I hoped with all my heart that it’d turn out to be symbolic of something else and not literally true.

The next day, Thursday the 26
th
, was more of the same. We’d walk a while, hide a while, walk some more, cower again. I must’ve sprawled my poor self in every ditch in Virginia. It got powerful tiresome. At least I’d learned my lesson and now walked shoeless. The high point was finding a broad ragged straw hat that just fit my head. It wasn’t stylish, but it kept the sun off my fair skin and out of my eyes better than my old cap did. This day, though, I used my witched ears to listen in on Reb conversations. We needed to know what went on and what might lie ahead. Piecing together bits and pieces, I got as good an idea of the situation as we were likely to get in the chaos of a battle.
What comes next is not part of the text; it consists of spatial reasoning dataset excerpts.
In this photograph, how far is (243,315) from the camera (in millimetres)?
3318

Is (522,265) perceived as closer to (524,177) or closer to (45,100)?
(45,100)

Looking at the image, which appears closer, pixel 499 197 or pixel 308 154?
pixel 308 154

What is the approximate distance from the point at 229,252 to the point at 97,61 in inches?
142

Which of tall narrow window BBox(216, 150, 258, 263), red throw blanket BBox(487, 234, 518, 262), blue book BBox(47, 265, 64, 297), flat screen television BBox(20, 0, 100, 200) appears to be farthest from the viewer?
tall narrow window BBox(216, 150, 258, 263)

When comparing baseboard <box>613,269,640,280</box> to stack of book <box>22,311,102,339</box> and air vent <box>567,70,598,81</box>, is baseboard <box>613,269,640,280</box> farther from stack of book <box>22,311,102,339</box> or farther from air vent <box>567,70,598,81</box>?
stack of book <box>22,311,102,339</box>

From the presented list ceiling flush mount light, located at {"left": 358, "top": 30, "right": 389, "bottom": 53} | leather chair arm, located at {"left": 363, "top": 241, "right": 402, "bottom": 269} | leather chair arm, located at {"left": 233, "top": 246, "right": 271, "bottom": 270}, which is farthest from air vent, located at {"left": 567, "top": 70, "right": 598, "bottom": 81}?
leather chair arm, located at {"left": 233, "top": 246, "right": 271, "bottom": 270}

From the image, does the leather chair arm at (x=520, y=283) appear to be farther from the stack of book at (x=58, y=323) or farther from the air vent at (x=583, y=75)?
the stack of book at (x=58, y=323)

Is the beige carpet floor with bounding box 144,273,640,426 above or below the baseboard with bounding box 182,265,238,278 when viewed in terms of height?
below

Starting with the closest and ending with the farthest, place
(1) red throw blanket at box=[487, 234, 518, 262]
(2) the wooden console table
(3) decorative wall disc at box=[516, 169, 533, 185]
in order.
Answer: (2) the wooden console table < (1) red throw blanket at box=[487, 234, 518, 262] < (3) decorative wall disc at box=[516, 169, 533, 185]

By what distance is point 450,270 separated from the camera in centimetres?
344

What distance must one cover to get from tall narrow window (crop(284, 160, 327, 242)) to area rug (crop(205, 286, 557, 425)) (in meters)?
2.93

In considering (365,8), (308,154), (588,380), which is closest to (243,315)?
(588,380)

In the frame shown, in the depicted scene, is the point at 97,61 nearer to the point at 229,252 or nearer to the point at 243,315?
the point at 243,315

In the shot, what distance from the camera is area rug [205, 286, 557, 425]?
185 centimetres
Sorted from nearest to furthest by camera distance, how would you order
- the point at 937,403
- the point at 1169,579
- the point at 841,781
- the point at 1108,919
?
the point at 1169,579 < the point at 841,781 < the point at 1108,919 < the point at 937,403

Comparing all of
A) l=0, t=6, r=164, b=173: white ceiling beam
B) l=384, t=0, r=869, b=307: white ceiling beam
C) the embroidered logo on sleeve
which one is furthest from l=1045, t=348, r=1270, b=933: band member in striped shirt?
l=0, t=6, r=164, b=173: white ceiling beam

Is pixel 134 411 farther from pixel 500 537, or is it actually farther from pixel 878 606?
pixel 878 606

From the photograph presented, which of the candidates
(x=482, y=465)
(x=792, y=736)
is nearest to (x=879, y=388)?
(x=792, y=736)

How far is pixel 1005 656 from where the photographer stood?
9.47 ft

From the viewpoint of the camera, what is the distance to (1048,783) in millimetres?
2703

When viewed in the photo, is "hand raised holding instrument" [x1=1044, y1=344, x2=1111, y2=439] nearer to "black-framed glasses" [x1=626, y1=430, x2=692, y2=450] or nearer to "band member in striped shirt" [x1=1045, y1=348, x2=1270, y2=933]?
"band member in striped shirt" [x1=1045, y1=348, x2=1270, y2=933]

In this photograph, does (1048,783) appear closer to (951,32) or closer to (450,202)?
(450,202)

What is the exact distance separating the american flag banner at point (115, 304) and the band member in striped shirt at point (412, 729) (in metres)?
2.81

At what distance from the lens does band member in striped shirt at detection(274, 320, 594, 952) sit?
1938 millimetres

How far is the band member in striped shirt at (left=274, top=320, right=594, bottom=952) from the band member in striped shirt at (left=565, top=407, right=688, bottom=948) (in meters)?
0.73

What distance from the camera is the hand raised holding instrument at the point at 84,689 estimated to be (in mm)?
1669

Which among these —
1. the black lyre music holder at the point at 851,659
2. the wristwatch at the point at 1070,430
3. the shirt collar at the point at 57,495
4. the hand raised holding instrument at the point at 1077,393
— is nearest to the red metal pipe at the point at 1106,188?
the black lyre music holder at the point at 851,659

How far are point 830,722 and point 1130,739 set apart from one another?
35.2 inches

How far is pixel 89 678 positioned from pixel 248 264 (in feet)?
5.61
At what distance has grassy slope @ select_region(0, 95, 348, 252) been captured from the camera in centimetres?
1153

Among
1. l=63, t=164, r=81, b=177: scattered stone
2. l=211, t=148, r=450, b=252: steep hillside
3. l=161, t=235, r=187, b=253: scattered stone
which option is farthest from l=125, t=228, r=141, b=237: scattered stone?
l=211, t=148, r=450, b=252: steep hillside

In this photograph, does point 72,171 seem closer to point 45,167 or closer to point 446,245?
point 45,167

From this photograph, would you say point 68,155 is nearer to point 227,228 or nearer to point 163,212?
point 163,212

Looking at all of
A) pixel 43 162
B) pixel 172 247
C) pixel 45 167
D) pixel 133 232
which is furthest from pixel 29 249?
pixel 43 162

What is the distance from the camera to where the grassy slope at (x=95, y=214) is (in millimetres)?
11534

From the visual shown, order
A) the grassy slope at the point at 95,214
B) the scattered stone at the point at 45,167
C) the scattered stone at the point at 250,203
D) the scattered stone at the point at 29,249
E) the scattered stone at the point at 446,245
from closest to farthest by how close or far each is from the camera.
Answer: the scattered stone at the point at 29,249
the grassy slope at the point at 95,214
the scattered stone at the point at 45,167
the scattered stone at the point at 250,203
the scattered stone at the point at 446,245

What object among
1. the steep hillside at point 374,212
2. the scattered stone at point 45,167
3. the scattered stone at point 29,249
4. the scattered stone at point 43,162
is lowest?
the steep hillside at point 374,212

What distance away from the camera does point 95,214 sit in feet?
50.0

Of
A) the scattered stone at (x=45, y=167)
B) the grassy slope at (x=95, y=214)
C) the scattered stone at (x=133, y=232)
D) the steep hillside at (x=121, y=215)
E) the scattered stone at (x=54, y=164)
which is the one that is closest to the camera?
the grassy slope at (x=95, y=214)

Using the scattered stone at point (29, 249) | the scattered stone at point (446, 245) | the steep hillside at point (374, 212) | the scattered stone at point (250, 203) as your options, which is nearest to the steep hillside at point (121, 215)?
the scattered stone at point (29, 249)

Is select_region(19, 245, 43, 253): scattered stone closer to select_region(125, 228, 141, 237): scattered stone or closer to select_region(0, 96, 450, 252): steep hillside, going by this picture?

The day before Lee had waited all morning for his great fighting general, Stonewall Jackson, to attack McClellan’s right flank from the north. That would’ve forced the Federals out of their defensive positions to meet a threat that headed for their rear. But Jackson’s men, the famous Foot Cavalry that had just whipped three different Union generals in the Shenandoah Valley, didn’t show. Cursing his name, another general had sent in a frontal assault on his own, which had failed with many dead Rebs as a result. That morning the blue troops had pulled back to another hill, behind Boatswain Swamp, just as Lee had hoped to hit them hard. Jackson still was nowhere to be seen. Lost on the wrong road, some said. Plain worn out from all that Valley fighting and then dashing to Richmond, others thought. Anyway, that explained why it was past noon and we’d heard little firing but had seen lots of men marching. Both armies were readying themselves for a huge battle that’d make the two days before seem like church picnics.

We gathered our group under a mulberry tree in some low ground away from prying eyes. I wanted to look at the map and see what our wisest course might be. Then Roberta could fly ahead and see what the armies were up to and report back. So many soldiers had trudged past us that I wanted to avoid the battle zone like the plague. Romulus spread out the map, which looked like it had been painted on tough parchment instead of paper, across a flat rock so we could all examine it and pitch in our two cents.

We saw no good choice. From where we sat, maybe four miles north and east of the capital, Confederate brigades were visible in every direction. If we tried going farther north, then cutting back east and south, we’d be blocked by both armies: Lee’s flanking movement and McClellan’s long line that occupied the whole peninsula between the two great rivers. On top of that, we’d be walking right into the worst fighting, as Lee sent everything he had at the Union forces. But backtracking would be worse. It would add untold days to our journey, days Eddie couldn’t afford us to lose. And at the end of the detour we’d still be faced with the same problem, getting through McClellan’s army to find the
Penelope’s Kiss
on the coast. By then the entire battle might’ve shifted south if things went well for Lee. We could be walking straight into an unforeseen nightmare.